** STUDY MATERIAL follows **

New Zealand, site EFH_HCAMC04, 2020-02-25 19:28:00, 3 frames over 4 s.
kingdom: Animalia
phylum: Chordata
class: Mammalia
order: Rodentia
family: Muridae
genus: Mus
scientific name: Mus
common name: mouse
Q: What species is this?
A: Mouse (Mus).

** End of STUDY MATERIAL **
** STUDY MATERIAL follows **

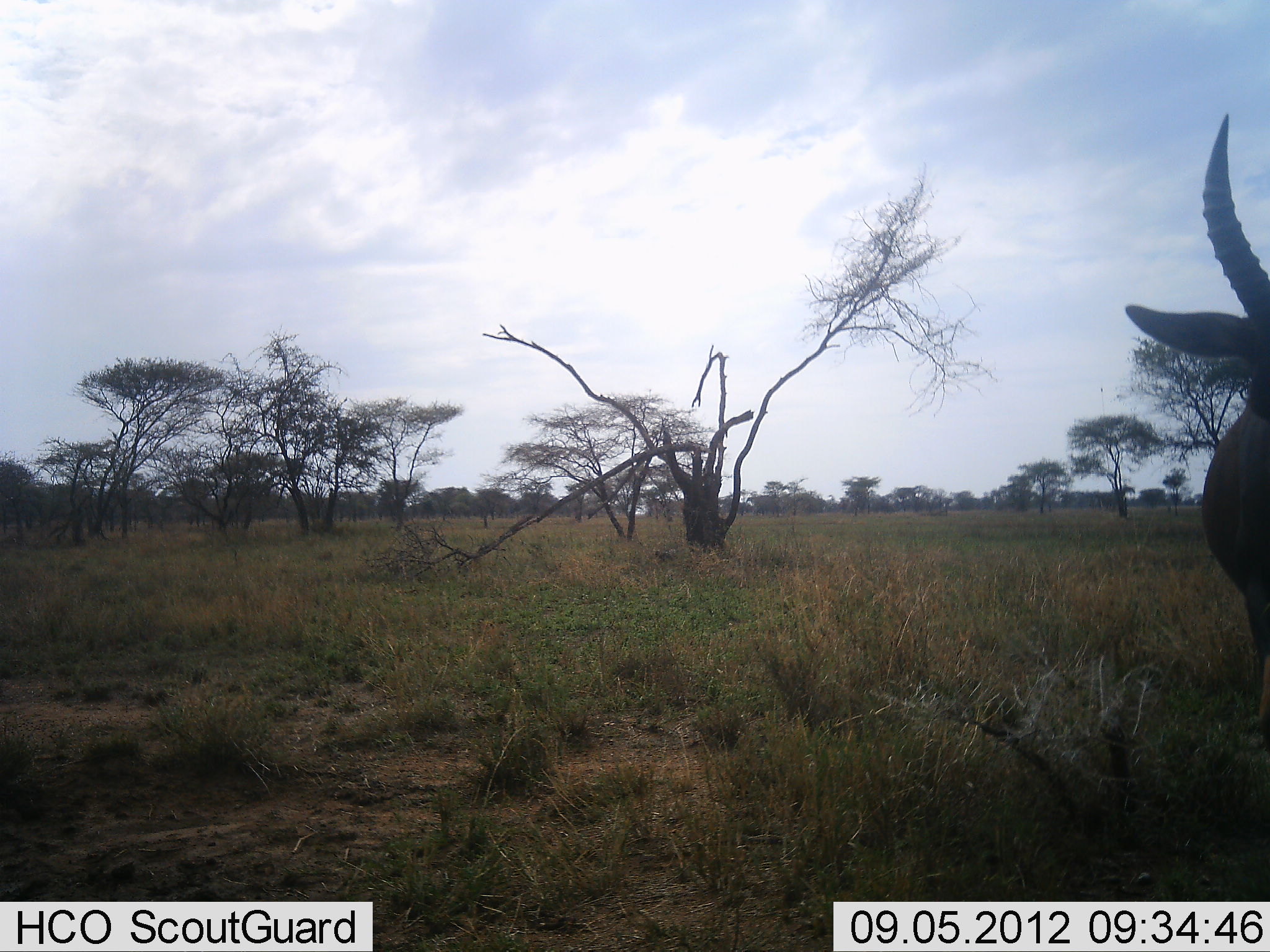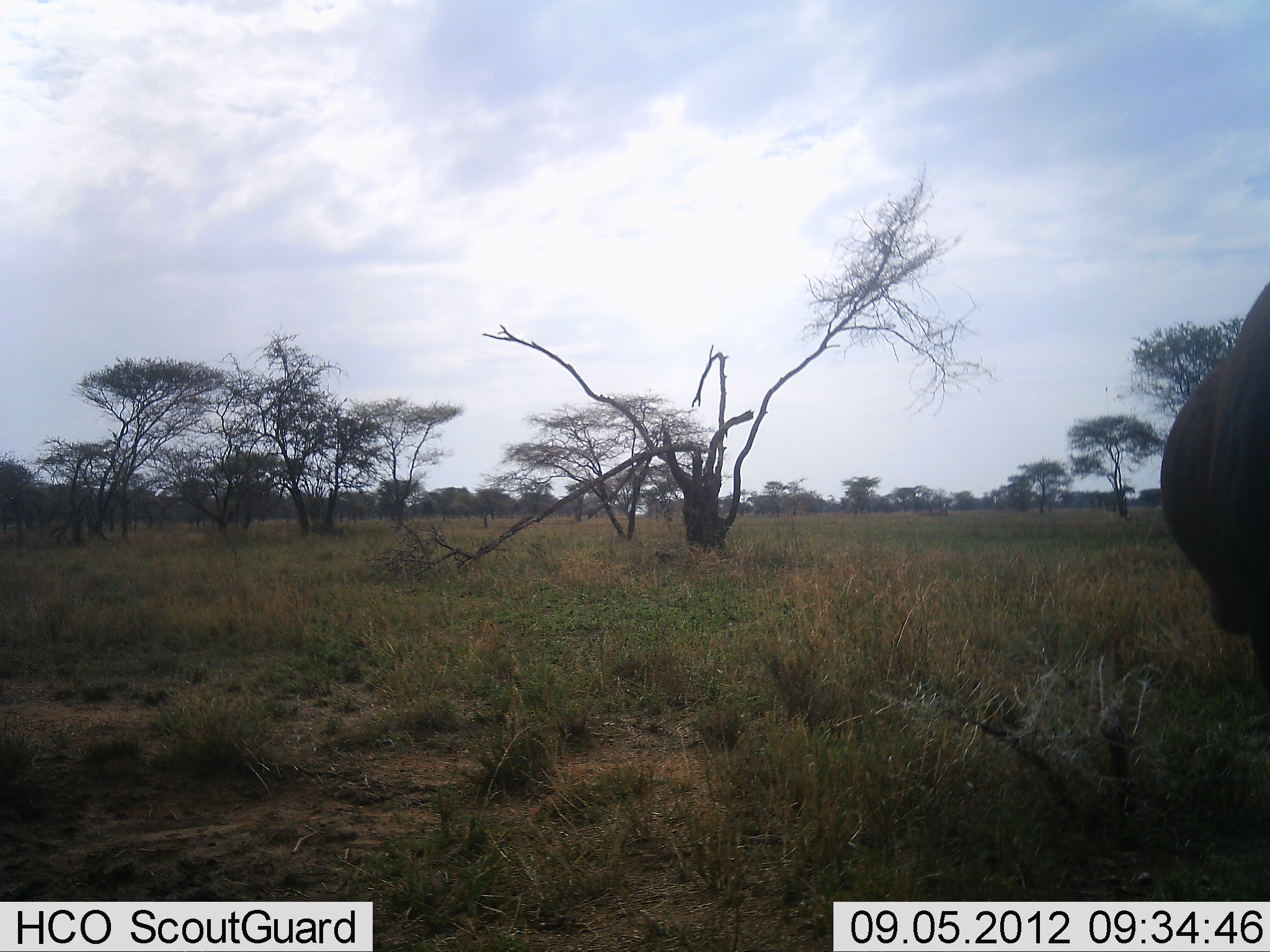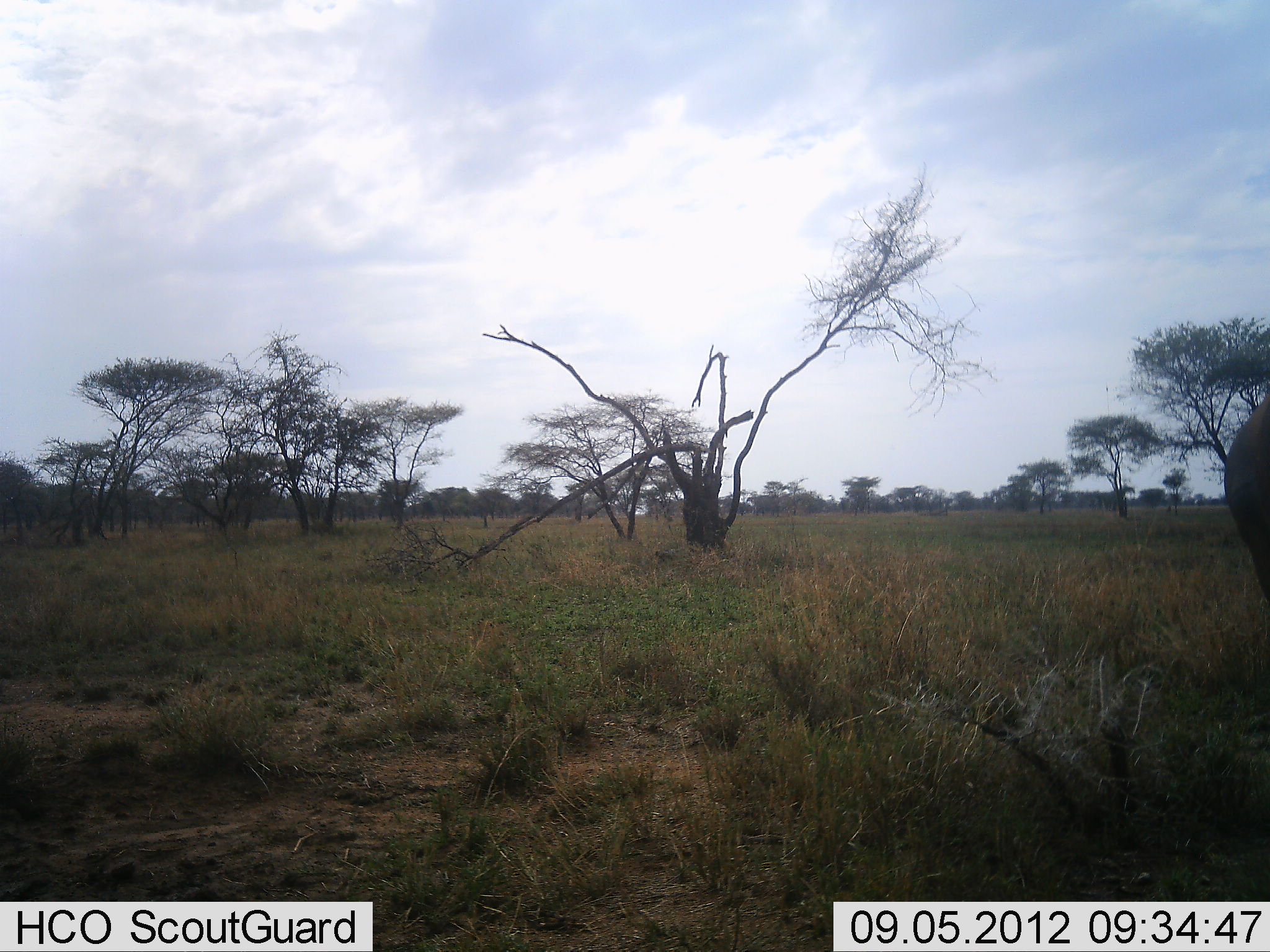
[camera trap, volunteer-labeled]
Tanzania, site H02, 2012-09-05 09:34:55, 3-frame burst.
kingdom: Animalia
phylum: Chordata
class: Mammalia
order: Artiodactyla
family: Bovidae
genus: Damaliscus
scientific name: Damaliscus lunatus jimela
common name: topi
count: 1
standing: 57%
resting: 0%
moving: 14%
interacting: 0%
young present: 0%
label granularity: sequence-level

** End of STUDY MATERIAL **
** STUDY MATERIAL follows **

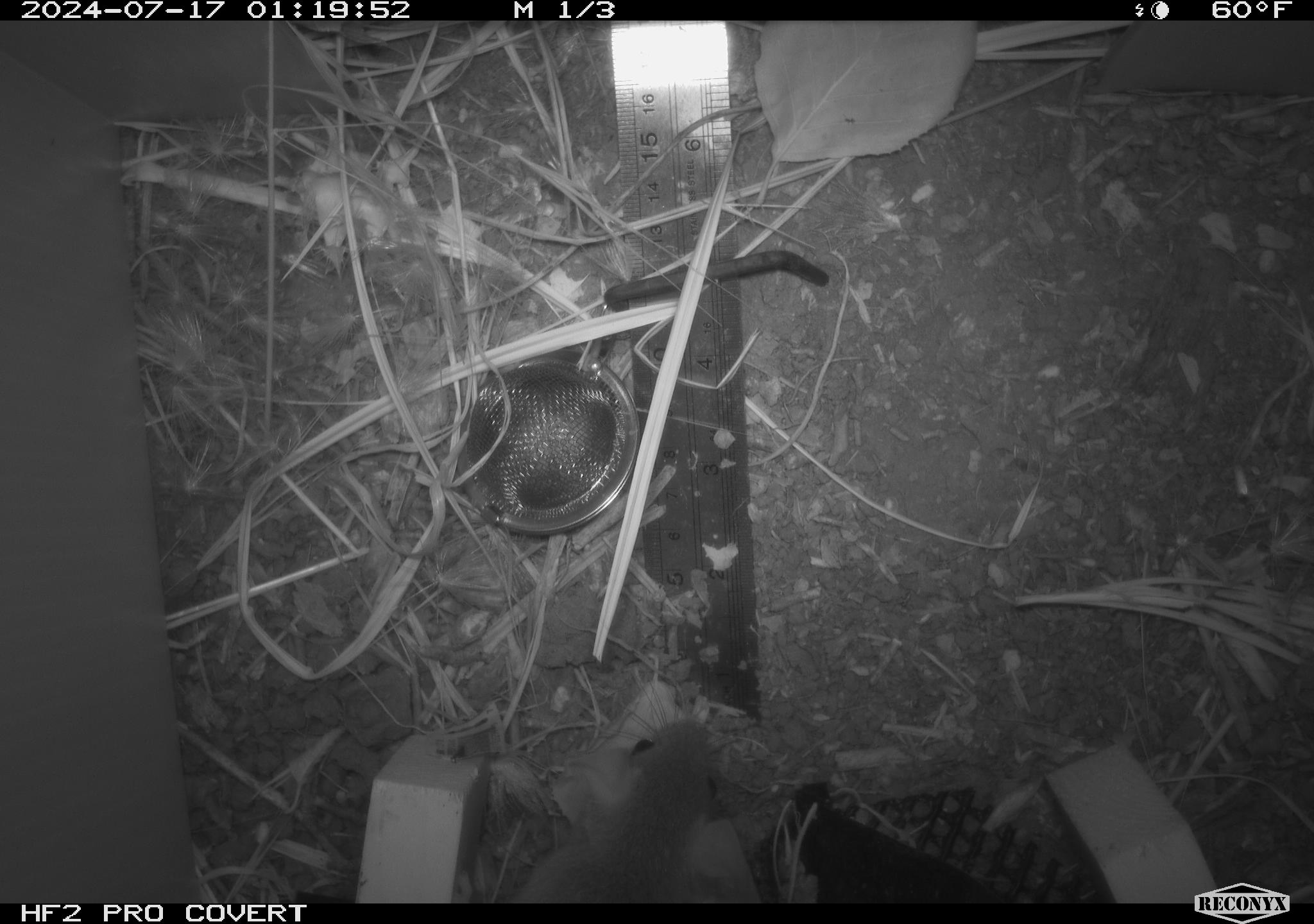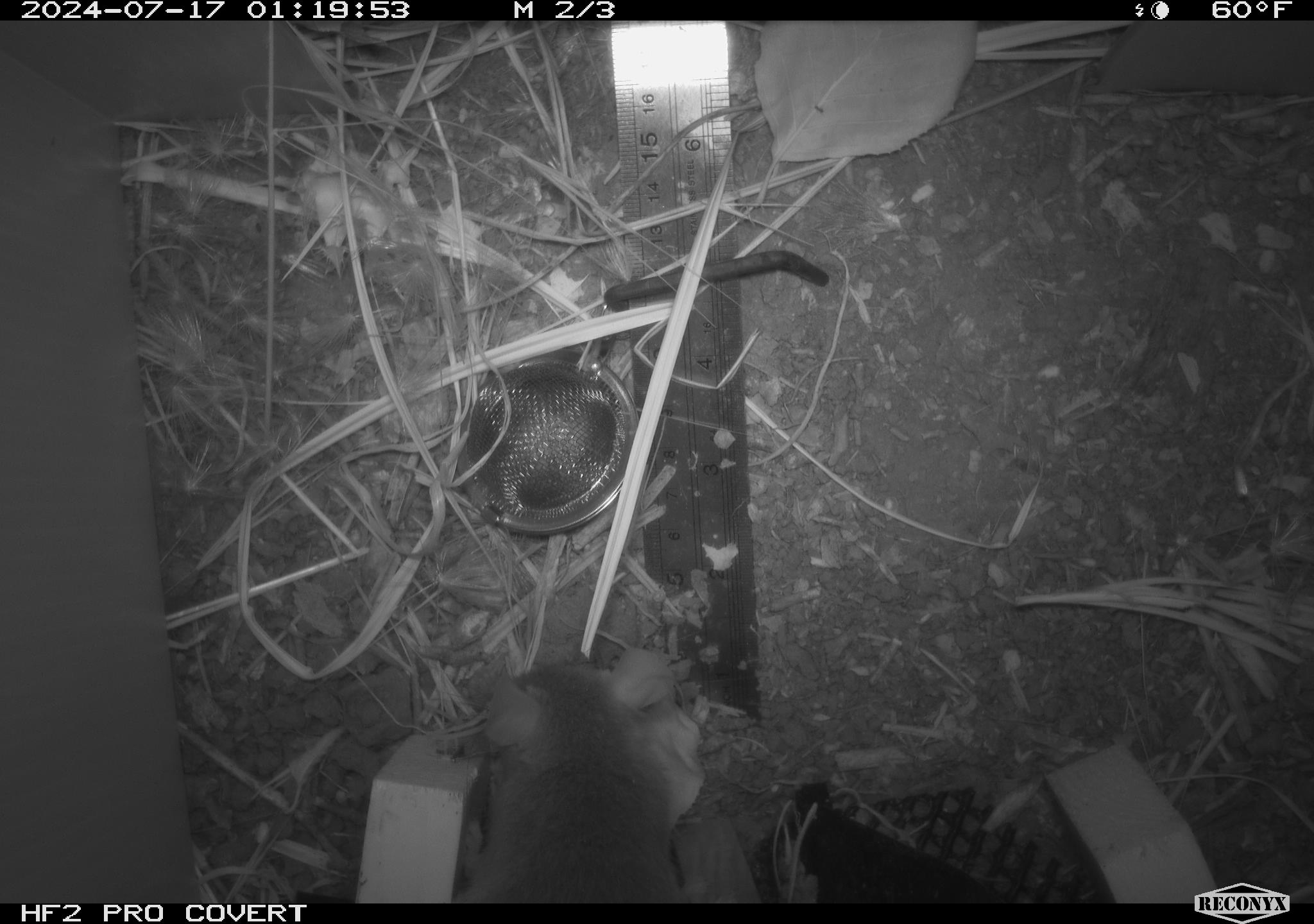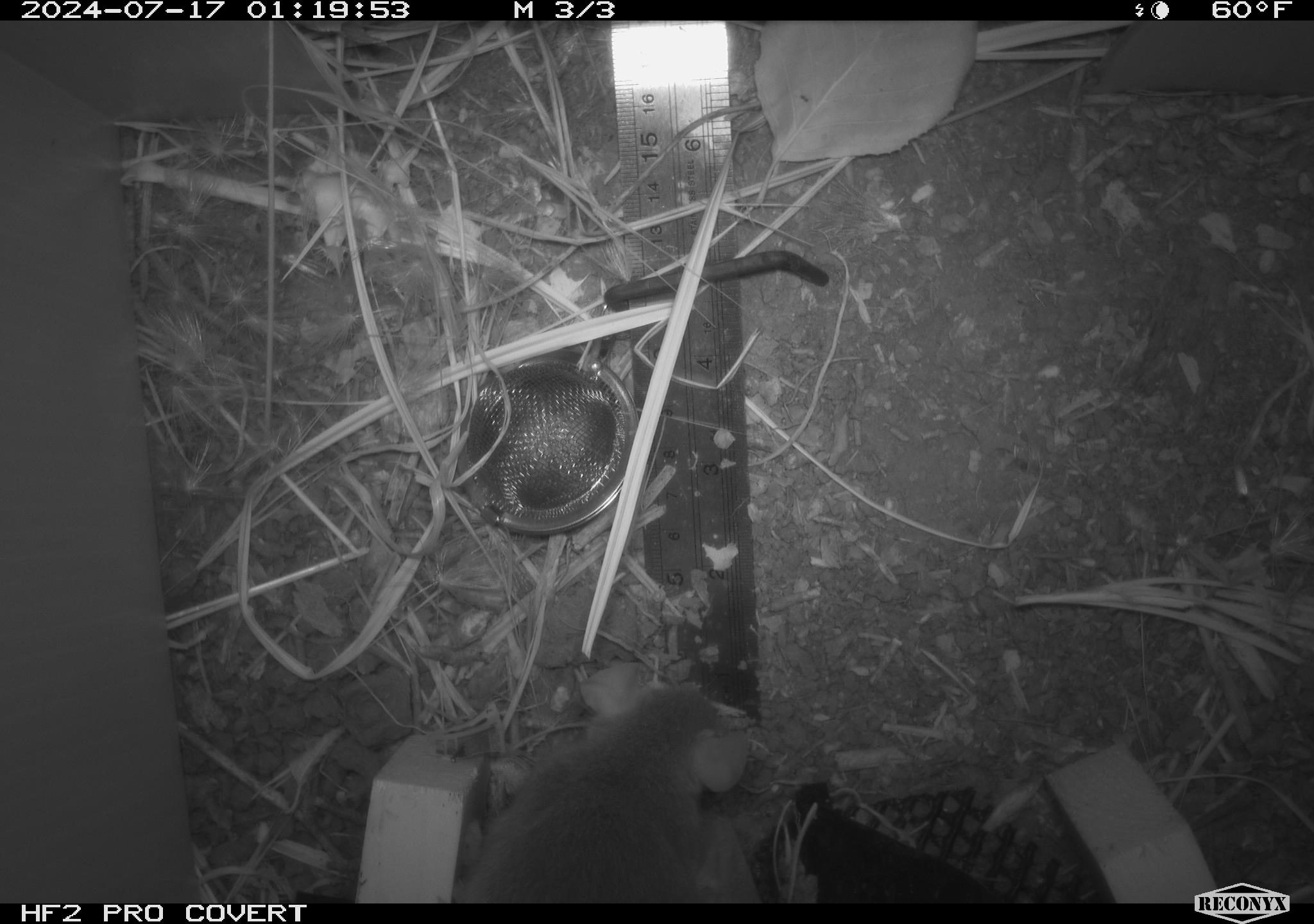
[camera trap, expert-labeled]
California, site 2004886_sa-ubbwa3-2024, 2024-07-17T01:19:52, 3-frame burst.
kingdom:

** End of STUDY MATERIAL **

Please give an exact copy of the entries above, from the line with "genus: Damaliscus" down to the line with "label granularity: sequence-level", inclusive, and nothing else.

PROBLEM SOLUTION
genus: Damaliscus
scientific name: Damaliscus lunatus jimela
common name: topi
count: 1
standing: 57%
resting: 0%
moving: 14%
interacting: 0%
young present: 0%
label granularity: sequence-level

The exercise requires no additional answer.